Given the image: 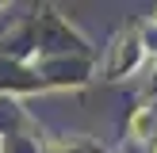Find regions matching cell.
Wrapping results in <instances>:
<instances>
[{
    "mask_svg": "<svg viewBox=\"0 0 157 153\" xmlns=\"http://www.w3.org/2000/svg\"><path fill=\"white\" fill-rule=\"evenodd\" d=\"M134 130H138V134L146 130V111H138V115H134Z\"/></svg>",
    "mask_w": 157,
    "mask_h": 153,
    "instance_id": "6da1fadb",
    "label": "cell"
},
{
    "mask_svg": "<svg viewBox=\"0 0 157 153\" xmlns=\"http://www.w3.org/2000/svg\"><path fill=\"white\" fill-rule=\"evenodd\" d=\"M153 153H157V149H153Z\"/></svg>",
    "mask_w": 157,
    "mask_h": 153,
    "instance_id": "7a4b0ae2",
    "label": "cell"
}]
</instances>
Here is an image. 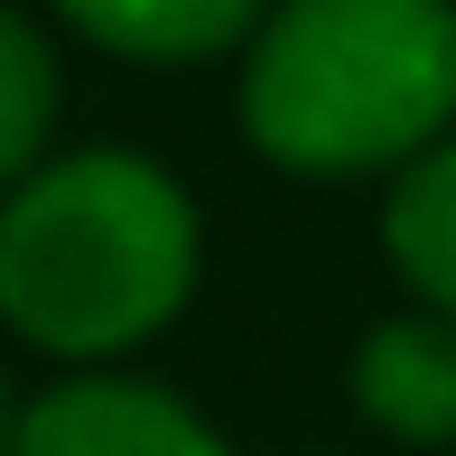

#### BRIEF:
Which lines in the data above contain the string "instances"? Show each of them in full.

#### SOLVED EXERCISE:
Wrapping results in <instances>:
<instances>
</instances>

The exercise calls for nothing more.